While all around us was confusion and panic, I grabbed Melissa's hand and together we quickly made our way through the crazed throng of patrons trying to get away from the alien balls-of-fur and their deadly foot-tickler rays. Our passage was made simpler by the fact that Melissa had had the forethought to bring along both her Really-Not-So-Bad-Smelling Skwuggle Repellent (tm) and her Throng Be Gone Spray Gun (tm). Finally, after what seemed like hours (but was actually 45 seconds), we were inside Wal-Mart, in the housewares section staring at the empty space that had once contained the WAWUCTNPS packs. They were sold out. It seemed we were out of luck, not just Melissa and I, but also the entire planet.

Then she had an idea and quickly relayed it to me. Would it work? I wasn't sure, but at that point anything was worth a try. We darted back to the hardware section and gathered our supplies. Then, after a quick stop by the candy section, we got in the check-out line. As usual, we got behind a little old lady, who I'm sure is really sweet in everyday life, but was buying a ton of merchandise and paying for it by counting out pennies, one-at-a-time (Don't you hate it when the fate of the planet is at stake and you wind up behind someone like that?). After a wait that seemed to be days (but was actually 1 minute 36 seconds) we were outside assembling our own makeshift Thermo Nuclear Power Supply pack, which, when finished, I hot-wired to my blaster. Then, I loaded up the reactor with Snickers Bars (nothing better for causing atomic reactions), and, finally, we were ready for action!

Since the Snickers Bars contained more atomic energy than the blaster's usual power supply, we quickly fought our way through the town; eliminating what seemed like millions of Skwuggles (but was actually 110) along our way. After awhile we passed an O'Charley's restaurant, so we stopped for dinner. Our waitress was very friendly, if somewhat artificial (Hmm, could she have been a robot from the planet Moglaphat trying to infiltrate our planets food chain? I guess that's a story for another time). The catch-of-the-day was Trout, so we both ordered chicken.

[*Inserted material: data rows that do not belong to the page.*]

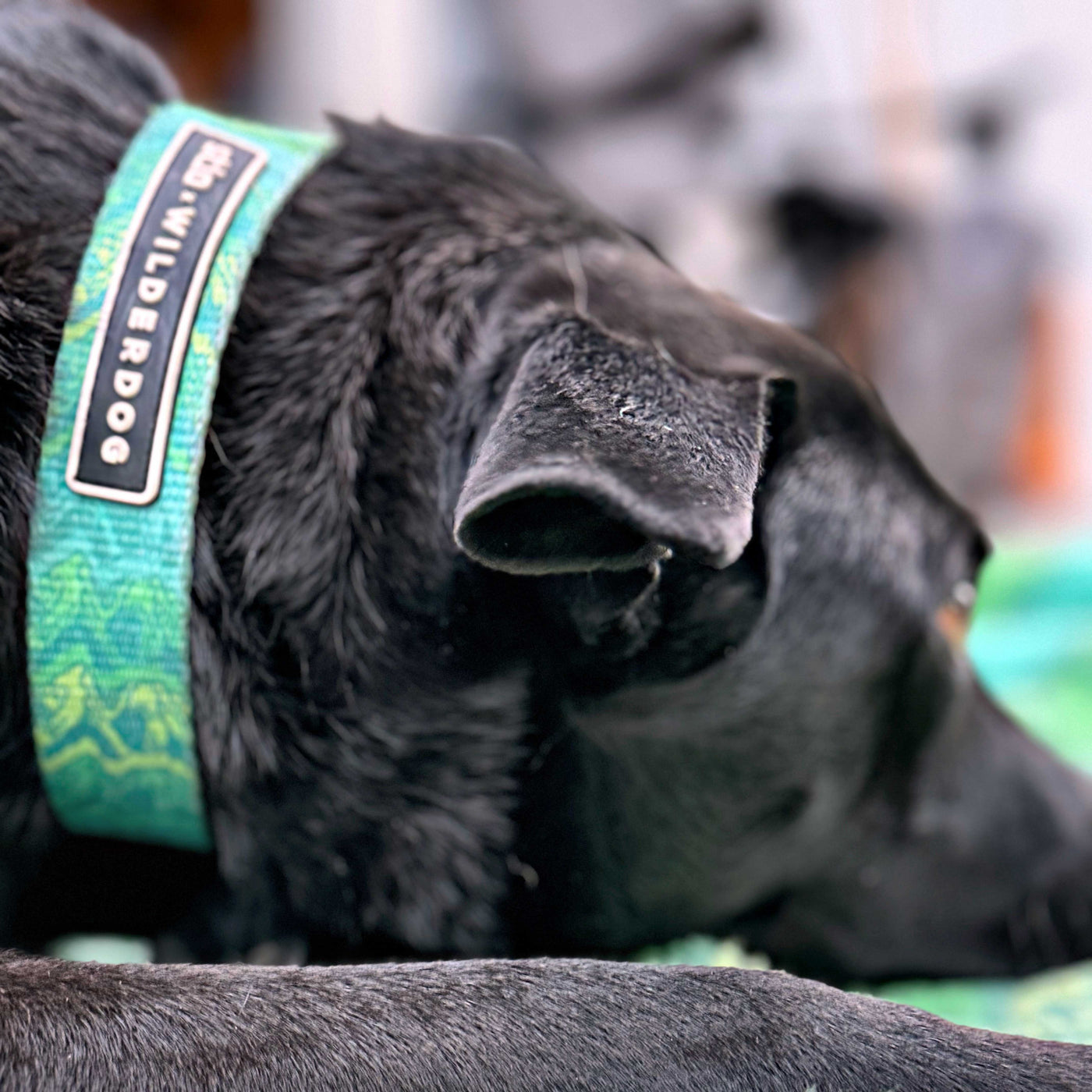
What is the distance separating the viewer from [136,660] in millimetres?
984

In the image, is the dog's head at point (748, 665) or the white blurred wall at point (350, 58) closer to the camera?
the dog's head at point (748, 665)

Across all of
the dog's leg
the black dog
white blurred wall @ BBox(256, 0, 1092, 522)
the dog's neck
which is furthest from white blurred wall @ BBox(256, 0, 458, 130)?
the dog's leg

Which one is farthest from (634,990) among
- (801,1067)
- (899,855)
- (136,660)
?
(899,855)

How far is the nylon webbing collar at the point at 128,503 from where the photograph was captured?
974 millimetres

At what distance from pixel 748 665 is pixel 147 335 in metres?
0.59

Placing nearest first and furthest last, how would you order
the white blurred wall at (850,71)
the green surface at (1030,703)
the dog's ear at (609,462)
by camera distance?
the dog's ear at (609,462) → the green surface at (1030,703) → the white blurred wall at (850,71)

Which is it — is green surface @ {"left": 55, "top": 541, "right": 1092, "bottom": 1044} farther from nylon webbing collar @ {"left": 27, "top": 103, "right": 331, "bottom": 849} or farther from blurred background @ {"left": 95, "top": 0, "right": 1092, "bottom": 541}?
blurred background @ {"left": 95, "top": 0, "right": 1092, "bottom": 541}

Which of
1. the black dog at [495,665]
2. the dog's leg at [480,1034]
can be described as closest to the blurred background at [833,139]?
the black dog at [495,665]

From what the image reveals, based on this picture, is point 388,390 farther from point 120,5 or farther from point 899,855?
point 120,5

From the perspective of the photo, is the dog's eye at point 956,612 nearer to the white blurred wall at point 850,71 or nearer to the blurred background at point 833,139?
the blurred background at point 833,139

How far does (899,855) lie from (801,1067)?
1.79 feet

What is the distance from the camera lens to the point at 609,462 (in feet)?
2.75

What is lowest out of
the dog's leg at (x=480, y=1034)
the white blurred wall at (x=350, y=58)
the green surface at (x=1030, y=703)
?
the green surface at (x=1030, y=703)

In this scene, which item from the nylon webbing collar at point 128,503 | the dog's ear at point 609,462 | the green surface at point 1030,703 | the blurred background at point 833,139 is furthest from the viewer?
the blurred background at point 833,139
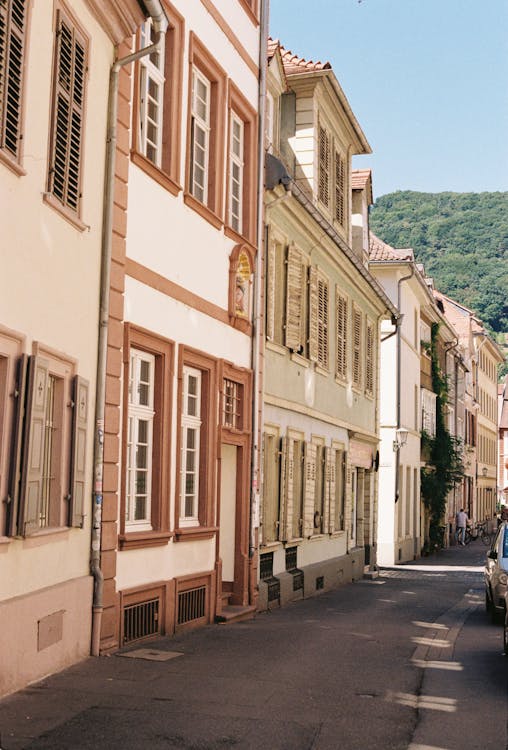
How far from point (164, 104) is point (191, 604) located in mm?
6042

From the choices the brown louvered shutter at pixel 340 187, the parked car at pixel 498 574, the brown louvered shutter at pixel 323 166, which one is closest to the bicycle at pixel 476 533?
the brown louvered shutter at pixel 340 187

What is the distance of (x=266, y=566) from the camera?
19109 millimetres

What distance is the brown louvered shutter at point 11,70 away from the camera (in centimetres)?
865

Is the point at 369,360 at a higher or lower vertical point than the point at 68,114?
higher

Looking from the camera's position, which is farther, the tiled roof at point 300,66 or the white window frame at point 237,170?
the tiled roof at point 300,66

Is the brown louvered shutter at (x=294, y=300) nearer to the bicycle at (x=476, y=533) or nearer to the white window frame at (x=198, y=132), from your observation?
the white window frame at (x=198, y=132)

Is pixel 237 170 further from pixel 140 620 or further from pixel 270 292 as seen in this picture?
pixel 140 620

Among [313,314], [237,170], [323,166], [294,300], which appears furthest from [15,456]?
[323,166]

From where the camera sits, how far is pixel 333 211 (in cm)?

After dinner, we continued our fight with the horrible, furry, mindlessly evil (but still kinda cute in a way) Skwuggles. The battle raged fierce and long and by the end all of Murfreesboro, especially Stones River Mall, was completely devastated. But, the planet was safe. We had defeated the alien menace. And, the cleaning bill for my clothes was only $5.67, not bad really.

Then we went to a movie.

The End...

For now.

1 Comments:

  • You really really are a story teller. And they say that I have interesting and goofy stories.